One school holiday in winter time he took me on a trip from Portsmouth to Largs in North Aryshire. It took us 10 days to do the round trip, as the weather was horrendous. I remember it was so cold One morning that he had to light a fire under the fuel tank to thew the diesel.
It must have been either 1971 or 72. The lorry use to do 50 flat out if you managed to have a couple of miles of clear road to gather up speed.
Used to love stopping in the cafes used by the lorry drivers and sleeping in the cab.
Great memories, RIP Dad.
 

gbb

Squire
Location
Peterborough
In the early 70's my dad worked for a removal company and drove one of these - http://www.flickr.co...94/5415746535/.
One school holiday in winter time he took me on a trip from Portsmouth to Largs in North Aryshire. It took us 10 days to do the round trip, as the weather was horrendous.
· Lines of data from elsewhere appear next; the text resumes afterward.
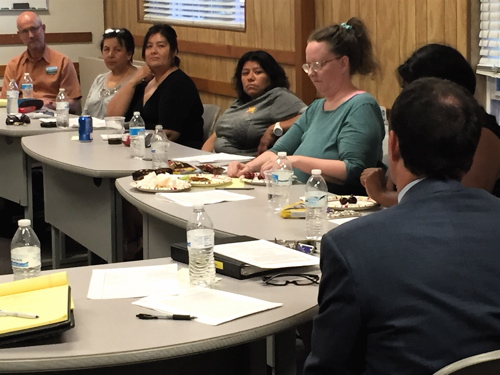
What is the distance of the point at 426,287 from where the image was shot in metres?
1.47

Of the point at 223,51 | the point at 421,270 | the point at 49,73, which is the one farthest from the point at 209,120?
the point at 421,270

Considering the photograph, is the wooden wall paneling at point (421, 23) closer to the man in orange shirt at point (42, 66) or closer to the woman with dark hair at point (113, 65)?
the woman with dark hair at point (113, 65)

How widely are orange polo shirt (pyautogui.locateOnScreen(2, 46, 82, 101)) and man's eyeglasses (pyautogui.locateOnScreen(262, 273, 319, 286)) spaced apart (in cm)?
481

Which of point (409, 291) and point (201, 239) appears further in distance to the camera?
point (201, 239)

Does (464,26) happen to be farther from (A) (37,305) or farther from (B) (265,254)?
(A) (37,305)

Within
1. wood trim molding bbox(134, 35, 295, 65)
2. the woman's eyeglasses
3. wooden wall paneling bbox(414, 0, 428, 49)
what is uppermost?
wooden wall paneling bbox(414, 0, 428, 49)

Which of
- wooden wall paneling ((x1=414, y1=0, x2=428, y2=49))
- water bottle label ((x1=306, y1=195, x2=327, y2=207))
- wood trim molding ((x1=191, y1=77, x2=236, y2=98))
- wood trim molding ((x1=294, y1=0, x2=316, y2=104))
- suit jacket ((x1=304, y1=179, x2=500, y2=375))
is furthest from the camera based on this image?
wood trim molding ((x1=191, y1=77, x2=236, y2=98))

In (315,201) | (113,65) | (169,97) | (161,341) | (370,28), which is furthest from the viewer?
(113,65)

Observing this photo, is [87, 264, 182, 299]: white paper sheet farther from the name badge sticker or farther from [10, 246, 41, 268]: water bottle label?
the name badge sticker

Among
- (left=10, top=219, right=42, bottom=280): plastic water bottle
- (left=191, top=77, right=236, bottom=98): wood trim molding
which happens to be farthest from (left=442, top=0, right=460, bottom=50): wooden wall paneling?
(left=10, top=219, right=42, bottom=280): plastic water bottle

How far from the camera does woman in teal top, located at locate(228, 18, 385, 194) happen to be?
3.42 m

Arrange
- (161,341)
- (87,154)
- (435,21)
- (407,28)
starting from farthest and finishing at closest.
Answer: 1. (407,28)
2. (435,21)
3. (87,154)
4. (161,341)

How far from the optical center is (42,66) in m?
6.72

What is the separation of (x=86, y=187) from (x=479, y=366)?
297 cm
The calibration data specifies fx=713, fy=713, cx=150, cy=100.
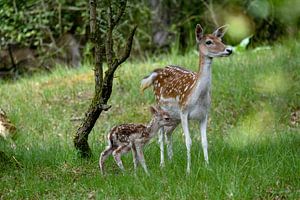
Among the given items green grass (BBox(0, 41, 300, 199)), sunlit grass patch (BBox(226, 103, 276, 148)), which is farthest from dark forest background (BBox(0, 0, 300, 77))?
sunlit grass patch (BBox(226, 103, 276, 148))

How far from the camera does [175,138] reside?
9.67 meters

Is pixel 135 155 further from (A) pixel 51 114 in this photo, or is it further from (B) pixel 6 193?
(A) pixel 51 114

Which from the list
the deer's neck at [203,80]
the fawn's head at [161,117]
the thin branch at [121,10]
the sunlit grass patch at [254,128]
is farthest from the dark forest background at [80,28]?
the deer's neck at [203,80]

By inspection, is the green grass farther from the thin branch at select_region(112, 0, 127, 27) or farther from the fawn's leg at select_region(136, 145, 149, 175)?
the thin branch at select_region(112, 0, 127, 27)

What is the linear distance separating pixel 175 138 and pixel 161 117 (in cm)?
213

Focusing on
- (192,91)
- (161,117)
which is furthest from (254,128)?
(192,91)

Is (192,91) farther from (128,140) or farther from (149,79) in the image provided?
(149,79)

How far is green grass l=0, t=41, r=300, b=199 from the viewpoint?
267 inches

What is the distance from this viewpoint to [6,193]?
7156mm

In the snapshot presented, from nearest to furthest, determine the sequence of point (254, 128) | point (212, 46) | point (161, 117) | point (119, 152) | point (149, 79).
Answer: point (212, 46), point (119, 152), point (161, 117), point (149, 79), point (254, 128)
I remember it was so cold One morning that he had to light a fire under the fuel tank to thew the diesel.
It must have been either 1971 or 72. The lorry use to do 50 flat out if you managed to have a couple of miles of clear road to gather up speed.
Used to love stopping in the cafes used by the lorry drivers and sleeping in the cab.
Great memories, RIP Dad.
Gawld, i remember those vans, Commer, Dodge and Leyland made them. The last one i saw was a mobile workshop in the late 70s, and someone had painted a letter Y on the end of the Dodge badge :biggrin:
 

Mad Doug Biker

Banned from every bar in the Galaxy
Location
Craggy Island
Go to the Scottish islands, there are always old abandoned vans and trucks quietly rusting away because it would cost too much to dispose of them.
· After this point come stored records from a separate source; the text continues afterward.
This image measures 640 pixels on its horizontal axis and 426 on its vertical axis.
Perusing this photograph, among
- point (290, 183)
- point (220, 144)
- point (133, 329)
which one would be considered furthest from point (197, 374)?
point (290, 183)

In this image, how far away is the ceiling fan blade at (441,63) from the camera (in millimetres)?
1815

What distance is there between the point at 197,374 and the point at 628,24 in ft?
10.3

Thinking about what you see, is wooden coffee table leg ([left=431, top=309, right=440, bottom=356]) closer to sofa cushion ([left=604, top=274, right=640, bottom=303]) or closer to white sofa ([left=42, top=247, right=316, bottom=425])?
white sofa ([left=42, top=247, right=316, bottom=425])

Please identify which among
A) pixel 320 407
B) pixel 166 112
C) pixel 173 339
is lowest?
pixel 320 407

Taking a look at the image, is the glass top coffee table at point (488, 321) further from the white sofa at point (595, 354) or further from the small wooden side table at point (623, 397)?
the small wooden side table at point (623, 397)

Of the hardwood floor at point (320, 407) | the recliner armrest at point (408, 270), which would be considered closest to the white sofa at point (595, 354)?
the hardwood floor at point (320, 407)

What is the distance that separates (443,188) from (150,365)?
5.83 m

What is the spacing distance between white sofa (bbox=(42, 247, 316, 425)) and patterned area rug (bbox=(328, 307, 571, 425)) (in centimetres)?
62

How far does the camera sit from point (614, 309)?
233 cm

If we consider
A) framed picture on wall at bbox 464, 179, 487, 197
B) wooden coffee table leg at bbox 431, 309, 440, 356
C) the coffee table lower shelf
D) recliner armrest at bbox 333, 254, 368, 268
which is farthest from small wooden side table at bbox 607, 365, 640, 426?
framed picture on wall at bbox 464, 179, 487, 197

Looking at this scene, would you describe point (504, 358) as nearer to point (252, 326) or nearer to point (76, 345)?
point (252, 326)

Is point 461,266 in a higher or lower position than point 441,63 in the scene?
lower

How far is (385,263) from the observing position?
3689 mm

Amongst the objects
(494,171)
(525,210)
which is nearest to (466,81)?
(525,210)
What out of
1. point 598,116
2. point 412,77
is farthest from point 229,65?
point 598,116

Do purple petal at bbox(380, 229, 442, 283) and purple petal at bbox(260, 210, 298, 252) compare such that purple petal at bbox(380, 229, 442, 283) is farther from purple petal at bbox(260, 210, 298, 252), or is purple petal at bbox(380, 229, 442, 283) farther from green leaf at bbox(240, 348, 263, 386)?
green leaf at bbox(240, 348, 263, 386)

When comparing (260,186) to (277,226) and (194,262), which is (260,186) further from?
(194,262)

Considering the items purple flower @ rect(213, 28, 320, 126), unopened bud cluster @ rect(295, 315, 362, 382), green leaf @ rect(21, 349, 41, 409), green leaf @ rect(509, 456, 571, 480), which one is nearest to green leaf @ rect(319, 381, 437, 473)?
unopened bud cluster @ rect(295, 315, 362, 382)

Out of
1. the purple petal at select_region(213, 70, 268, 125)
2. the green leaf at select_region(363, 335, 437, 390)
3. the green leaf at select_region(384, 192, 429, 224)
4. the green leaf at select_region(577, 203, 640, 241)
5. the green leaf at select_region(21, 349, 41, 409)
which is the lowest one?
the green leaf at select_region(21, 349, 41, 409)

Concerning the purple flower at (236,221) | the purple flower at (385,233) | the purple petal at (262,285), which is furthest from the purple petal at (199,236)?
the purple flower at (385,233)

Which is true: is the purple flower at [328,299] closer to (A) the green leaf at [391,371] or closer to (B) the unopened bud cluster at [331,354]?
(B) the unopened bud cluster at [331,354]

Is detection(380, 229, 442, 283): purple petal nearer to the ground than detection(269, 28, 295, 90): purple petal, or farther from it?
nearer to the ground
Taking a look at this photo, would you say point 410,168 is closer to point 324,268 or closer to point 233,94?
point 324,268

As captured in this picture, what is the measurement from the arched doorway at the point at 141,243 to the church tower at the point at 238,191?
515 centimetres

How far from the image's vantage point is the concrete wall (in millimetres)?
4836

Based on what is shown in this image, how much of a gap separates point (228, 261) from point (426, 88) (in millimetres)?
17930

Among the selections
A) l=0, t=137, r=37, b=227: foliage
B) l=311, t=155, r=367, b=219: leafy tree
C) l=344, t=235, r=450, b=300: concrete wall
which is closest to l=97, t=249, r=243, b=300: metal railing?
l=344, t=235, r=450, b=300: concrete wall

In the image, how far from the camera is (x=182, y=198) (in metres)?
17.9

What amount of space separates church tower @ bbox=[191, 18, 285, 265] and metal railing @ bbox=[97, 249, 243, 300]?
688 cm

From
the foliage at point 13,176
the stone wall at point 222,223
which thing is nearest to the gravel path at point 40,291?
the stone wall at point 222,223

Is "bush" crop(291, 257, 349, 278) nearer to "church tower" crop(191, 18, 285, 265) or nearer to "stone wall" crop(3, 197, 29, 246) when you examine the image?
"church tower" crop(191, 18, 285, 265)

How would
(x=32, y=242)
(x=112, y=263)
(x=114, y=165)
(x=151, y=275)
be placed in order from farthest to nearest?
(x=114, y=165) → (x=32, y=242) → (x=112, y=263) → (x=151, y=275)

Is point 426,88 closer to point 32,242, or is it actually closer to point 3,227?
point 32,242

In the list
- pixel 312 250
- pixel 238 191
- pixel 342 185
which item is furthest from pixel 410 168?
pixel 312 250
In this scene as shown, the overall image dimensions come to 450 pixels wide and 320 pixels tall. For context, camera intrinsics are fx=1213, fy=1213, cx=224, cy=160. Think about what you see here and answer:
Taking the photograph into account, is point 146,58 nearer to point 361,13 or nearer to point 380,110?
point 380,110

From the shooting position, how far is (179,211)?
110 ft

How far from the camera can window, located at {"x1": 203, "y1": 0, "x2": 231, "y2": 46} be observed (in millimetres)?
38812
Certainly quite a few potential restoration projects there.
 

Little yellow Brompton

A dark destroyer of biscuits!
Location
Bridgend
I used to love going to work with my dad. He was in the print. He worked a classic old Heidelburg printing machine. Like this
heidelberg.jpg


They were so fascinating to watch in action. I can still remember the noise and smell.

SNap!

But Heidelburgh plattens are still in use now, often for printing raffle tickets with numbering boxes, but many have been converted to hot foil stamping uses for items such as banknotes or tickets.
 

Little yellow Brompton

A dark destroyer of biscuits!
Location
Bridgend
They had a small lab at the back and I remember being shown how the colours of dyed swatches of fabric could be quite different changing from natural light to tungsten bulbs and various types of flourescent tube.

My first job was in textiles , back in the 70's . We had a 4 tube cabinet for checking that dye recipes were pure under each light. Then M&S threw the industry into a panic by installing "Low Energy" tubes in all their stores to save power by running cooler.. This meant new cabinets to allow for the M7S tubes , but more inportantly and expensively new dye recipes to cope with 5 tubes. The after about 3-4 years M7S discovered the laws of thermodynamics and that the new low temperature tubes were being compensated for by the heating being turned up in the stores!